Ama geyikli geceyi bulmadan önce
Hepimiz çocuklar gibi korkuyorduk
Geyikli geceyi hep bilmelisiniz
Yeşil ve yabani uzak ormanlarda
Güneşin asfalt sonlarında batmasıyla ağırdan
Hepimizi vakitten kurtaracak
Bir yandan, toprağı sürdük
Bir yandan kaybolduk
Gladyatörlerden ve dişlilerden
Ve büyük şehirlerden
Gizleyerek yahut döğüşerek
Geyikli geceyi kurtardık
Evet kimsesizdik ama umudumuz vardı
Üç ev görsek bir şehir sanıyorduk
Üç güvercin görsek Meksika geliyordu aklımıza
Caddelerde gezmekten hoşlanıyorduk akşamları
Kadınların kocalarını aramasını seviyorduk
Sonra şarap içiyorduk kırmızı yahut beyaz
Bilir bilmez geyikli gece yüzünden
Geyikli gecenin arkası ağaç
Ayağının suya değdiği yerde bir gökyüzü
Çatal boynuzlarında soğuk ayışığı
İster istemez aşkları hatırlatır
Eskiden güzel kadınlar ve aşklar olmuş
Şimdi de var biliyorum
Bir seviniyorum düşündükçe bilseniz
Dağlarda geyikli gecelerin en güzeli
Hiçbir şey umurumda değil diyorum
Aşktan ve umuttan başka
Bir anda üç kadeh ve üç yeni şarkı
Belleğimde tüylü tüylü geyikli gece duruyor.

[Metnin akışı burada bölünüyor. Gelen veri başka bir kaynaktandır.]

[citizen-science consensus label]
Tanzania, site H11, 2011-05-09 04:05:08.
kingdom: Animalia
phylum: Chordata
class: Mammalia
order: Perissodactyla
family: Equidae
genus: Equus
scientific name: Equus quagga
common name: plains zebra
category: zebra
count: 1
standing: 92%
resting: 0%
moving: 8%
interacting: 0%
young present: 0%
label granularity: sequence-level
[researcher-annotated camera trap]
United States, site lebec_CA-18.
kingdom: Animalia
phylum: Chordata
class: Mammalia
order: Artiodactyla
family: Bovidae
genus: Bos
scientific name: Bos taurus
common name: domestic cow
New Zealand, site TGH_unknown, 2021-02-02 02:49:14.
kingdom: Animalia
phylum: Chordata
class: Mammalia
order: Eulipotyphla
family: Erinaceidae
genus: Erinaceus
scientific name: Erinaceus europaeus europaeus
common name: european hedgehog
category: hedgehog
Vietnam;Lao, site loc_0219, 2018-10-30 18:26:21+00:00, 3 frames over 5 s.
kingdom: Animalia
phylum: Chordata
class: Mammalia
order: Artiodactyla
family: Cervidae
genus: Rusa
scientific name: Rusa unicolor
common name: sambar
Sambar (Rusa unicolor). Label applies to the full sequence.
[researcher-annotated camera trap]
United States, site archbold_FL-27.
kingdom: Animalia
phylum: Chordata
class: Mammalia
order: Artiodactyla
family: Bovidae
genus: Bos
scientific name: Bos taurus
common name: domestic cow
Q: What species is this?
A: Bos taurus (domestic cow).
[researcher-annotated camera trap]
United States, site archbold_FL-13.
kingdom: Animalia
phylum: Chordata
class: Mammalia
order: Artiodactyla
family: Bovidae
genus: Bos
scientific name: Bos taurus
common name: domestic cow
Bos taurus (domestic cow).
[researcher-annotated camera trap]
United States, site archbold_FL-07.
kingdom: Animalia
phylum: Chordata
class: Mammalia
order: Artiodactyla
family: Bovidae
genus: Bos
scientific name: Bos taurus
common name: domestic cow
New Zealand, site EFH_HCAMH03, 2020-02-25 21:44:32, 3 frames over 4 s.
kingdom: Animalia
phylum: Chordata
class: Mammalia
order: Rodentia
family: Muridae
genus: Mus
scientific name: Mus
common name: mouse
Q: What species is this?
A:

Biliyorum gemiler götüremez
Neonlar ve teoriler ışıtamaz yanını yöresini
Örneğin Manastırda oturur içerdik iki kişi
Ya da yatakta sevişirdik bir kadın bir erkek
Öpüşlerimiz gitgide ısınırdı
Koltukaltlarımız gitgide tatlı gelirdi
Geyikli gecenin karanlığında
Aldatıldığımız önemli değildi yoksa
Herkesin unuttuğunu biz hatırlamasak
Gümüş semaverleri ve eski şeyleri
Salt yadsımak için sevmiyorduk
Kötüydük de ondan mı diyeceksiniz
Ne iyiydik ne kötüydük
Durumumuz başta ve sonda ayrı ayrıysa
Başta ve sonda ayrı olduğumuzdandı
Ama ne varsa geyikli gecede idi
Bir bilseniz avuçlarmız terlerdi heyecandan
Bir bakıyorduk akşam oluyordu kaldırımlarda
Kesme avizelerde ve çıplak kadın omuzlarında
Büyük otellerin önünde garipsiyorduk
Çaresizliğimiz böylesine kolaydı işte
Hüznümüzü büyük şeylerden sanırsanız yanılırsınız
Örneğin üç bardak şarap içsek kurtulurduk
Yahut bir adam bıçaklasak
Yahut sokaklara tükürsek
Ama en iyisi çeker giderdik
Gider geyikli gecede uyurduk
Geyiğin gözleri pırıl pırıl gecede
İmdat ateşleri gibi ürkek telaşlı
Sultan hançerIeri gibi ayışığında
Bir yanında üstüste üstüste kayalar
Öbür yanında ben
Ama siz zavallısınız ben de zavallıyım
Eskimiş şeylerle avunamıyoruz
Domino taşları ve soğuk ikindiler
Çiçekli elbiseleriyle yabancı kalabalık
Gölgemiz tortop ayakucumuzda
Sevinsek de sonunu biliyoruz
Borçları kefilleri ve bonoları unutuyorum
İkramiyeler bensiz çekiliyor dünyada
Daha ilk oturumda suçsuz çıkıyorum
Oturup esmer bir kadını kendim için yıkıyorum
İyice kurulamıyorum saçlarını
Bir bardak şarabı kendim için içiyorum
Halbuki geyikli gece ormanda
Keskin mavi ve hışırtılı
Geyikli geceye geçiyorum
Uzanıp kendi yanaklarımdan öpüyorum.